Machine failure in manufacturing

Machine malfunctions that cause a machine shutdown and thus an interruption in the production process are well-known to anyone working in a manufacturing environment. The negative consequences of such disruptions are also well-known. It’s not just about the directly visible problems like reduced output, increased cycle time, scrap, material waste, and ultimately poorer machine utilization. Particularly the indirect effects, namely reduced delivery reliability, higher costs, and dissatisfied customers, are significant reasons to thoroughly address the issue of fault management.

Eine Andon Lampe zeigt eine Maschinenstörung an.

Fault management creates transparency

Without disruption management, valuable information about when a technical disruption occurred (early/late/day shift), on which part, item, or tool it happened, or during which manufacturing step it occurred, is lost. This information is usually only known to the employees working on the machine and is forgotten if not recorded. However, this information can help identify the underlying systematic cause of the disruption and derive measures to rectify it.

The first step: paper-based recording and subsequent analysis in Excel.

Many companies initially attempt to systematically capture disruptions, downtimes, and their respective reasons on paper. In subsequent steps, a systematic transfer of the recorded machine failures and downtimes, including potential error codes and reasons for the disruptions, is carried out in Excel. Ideally, this is done daily, by having an administrative staff transfer the values from paper to Excel for further analysis. The disruptions can be analyzed, for example, by absolute or relative frequency per cause, or by average duration. This analysis then allows for prioritizing measures to address the most severe and urgent problems.

Central advantages of this approach include the possibility of quick implementation, the ease of adjusting the type of recording via work instructions, and the ability to quickly obtain initial results. Excel also offers a certain level of flexibility, allowing a wider group of people to perform their own analyses with the data.

However, the disadvantages are numerous. Starting with data capture, it is common practice for the recording of technical disruptions to be overlooked in the heat of the moment. The machine and thus the process stops. In this situation, the primary imperative is to get the machine and process running again. Accordingly, the supervisor or maintenance department is informed, and an attempt is made to quickly isolate and solve the problem. There is often no time for detailed recording. If documentation of the malfunction occurs at all, the associated times, i.e., the start and end of the disruption, are unreliable, as they are roughly estimated afterward and not documented at the time of the disruption.

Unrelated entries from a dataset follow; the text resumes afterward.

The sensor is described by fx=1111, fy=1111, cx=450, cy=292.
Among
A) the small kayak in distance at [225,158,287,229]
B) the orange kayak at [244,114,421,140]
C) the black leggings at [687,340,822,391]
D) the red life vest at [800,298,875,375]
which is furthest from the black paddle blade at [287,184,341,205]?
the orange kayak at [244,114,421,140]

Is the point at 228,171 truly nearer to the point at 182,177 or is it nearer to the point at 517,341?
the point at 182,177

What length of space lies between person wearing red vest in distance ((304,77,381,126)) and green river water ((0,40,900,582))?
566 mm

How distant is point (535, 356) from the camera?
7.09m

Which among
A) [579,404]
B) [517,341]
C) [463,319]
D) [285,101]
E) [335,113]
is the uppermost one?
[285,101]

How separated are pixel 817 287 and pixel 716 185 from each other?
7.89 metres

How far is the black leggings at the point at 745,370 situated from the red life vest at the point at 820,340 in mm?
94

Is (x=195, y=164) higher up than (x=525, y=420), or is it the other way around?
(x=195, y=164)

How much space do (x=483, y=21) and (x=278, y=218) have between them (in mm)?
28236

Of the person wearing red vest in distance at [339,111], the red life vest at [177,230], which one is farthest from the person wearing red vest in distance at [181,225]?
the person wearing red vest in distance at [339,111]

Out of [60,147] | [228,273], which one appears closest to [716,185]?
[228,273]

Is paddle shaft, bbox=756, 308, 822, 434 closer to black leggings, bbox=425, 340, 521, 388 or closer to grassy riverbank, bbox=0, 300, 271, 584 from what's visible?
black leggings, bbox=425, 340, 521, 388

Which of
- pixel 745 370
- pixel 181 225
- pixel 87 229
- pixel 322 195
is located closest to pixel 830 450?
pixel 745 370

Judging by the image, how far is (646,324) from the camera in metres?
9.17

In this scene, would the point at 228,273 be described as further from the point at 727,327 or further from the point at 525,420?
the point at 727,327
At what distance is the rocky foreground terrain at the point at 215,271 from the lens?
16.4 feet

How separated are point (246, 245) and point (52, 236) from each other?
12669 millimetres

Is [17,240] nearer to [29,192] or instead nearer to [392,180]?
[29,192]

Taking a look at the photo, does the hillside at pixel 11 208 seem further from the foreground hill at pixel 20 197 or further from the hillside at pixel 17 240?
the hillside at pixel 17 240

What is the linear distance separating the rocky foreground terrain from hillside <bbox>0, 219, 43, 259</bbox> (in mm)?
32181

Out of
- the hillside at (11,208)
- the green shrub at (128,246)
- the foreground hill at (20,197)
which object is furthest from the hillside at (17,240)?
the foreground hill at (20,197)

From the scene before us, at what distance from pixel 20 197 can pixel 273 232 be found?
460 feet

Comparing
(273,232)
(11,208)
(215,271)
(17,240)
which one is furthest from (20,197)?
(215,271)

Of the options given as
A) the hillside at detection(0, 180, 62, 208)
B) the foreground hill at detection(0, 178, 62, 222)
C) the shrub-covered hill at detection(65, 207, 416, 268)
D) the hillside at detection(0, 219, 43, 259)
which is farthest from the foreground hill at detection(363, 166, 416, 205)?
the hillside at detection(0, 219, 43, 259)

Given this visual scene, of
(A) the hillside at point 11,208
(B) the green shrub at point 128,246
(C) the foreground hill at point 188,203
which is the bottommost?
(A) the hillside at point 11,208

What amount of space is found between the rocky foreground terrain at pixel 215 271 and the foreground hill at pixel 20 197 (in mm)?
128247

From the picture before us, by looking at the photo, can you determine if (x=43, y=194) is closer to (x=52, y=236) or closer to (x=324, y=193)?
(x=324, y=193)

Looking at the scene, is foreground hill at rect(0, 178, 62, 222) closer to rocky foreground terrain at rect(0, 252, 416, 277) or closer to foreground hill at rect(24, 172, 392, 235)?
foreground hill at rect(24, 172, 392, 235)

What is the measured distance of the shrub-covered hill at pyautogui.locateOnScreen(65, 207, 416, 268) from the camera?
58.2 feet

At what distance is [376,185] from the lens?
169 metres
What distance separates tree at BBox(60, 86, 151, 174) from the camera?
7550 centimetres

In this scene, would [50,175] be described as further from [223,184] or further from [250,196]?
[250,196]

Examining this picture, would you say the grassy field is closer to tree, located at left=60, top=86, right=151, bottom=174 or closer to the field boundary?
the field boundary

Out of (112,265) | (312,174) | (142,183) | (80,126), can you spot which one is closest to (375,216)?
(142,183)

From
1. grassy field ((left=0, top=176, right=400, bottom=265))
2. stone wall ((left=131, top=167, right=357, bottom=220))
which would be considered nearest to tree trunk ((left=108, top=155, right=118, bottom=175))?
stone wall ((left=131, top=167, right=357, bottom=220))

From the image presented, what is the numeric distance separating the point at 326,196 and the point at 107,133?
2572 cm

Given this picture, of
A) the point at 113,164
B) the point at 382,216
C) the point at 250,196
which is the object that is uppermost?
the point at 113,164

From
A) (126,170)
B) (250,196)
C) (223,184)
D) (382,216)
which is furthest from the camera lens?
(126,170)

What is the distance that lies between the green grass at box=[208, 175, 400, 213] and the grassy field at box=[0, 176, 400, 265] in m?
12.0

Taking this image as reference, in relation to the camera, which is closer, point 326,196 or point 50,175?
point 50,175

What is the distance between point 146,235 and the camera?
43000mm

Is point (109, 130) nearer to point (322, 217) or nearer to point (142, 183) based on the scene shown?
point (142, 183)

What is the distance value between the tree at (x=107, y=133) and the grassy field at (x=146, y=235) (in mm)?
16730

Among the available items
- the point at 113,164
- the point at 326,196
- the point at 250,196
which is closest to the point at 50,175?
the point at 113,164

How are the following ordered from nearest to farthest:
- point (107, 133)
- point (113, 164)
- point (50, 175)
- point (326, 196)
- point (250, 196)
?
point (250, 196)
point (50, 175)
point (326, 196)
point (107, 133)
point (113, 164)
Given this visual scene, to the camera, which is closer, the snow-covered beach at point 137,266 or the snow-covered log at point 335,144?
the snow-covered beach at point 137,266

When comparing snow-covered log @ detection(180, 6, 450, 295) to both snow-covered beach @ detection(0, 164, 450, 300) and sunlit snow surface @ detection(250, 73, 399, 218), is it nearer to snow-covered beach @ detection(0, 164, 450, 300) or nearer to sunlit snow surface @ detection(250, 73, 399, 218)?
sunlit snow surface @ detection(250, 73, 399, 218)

The temporal inaccuracy is tolerable to a certain extent, but it becomes a problem especially with systematically occurring micro disruptions, as they are often not recorded at all. Micro disruptions refer to brief process interruptions, e.g., of a few seconds, which may seem inconsequential on their own but, due to their frequency, can have significant impacts on the overall availability of the plant or machine.


Excursus: Impact of micro disruptions

To highlight the significance, let’s consider the following calculation example. Suppose there is an interruption of 15 seconds that occurs 10 times per hour, leading to a total disruption time of 2.5 minutes per operational hour. In a three-shift operation, these interruptions add up to 60 minutes per day, and in a single-shift operation, to 20 minutes. Over 365 assumed working days in three-shift operation, this amounts to an astonishing 25,900 minutes or 45.63 days; in single-shift operation, it amounts to 7,300 minutes or 15.21 days.

Thus, due to the seemingly “non-critical” 15-second interruptions, we lose 4.2% of our theoretical machine capacity. There is an urgent need for action here!

Reason code classes facilitate analysis

The classification of disruptions, i.e., the division into predefined “reasons”, significantly contributes to the success of data capture. When employees are left to describe disruptions in their own words in a paper-based recording system, the later analysis may face unstructured and, in the worst case, unanalyzable data.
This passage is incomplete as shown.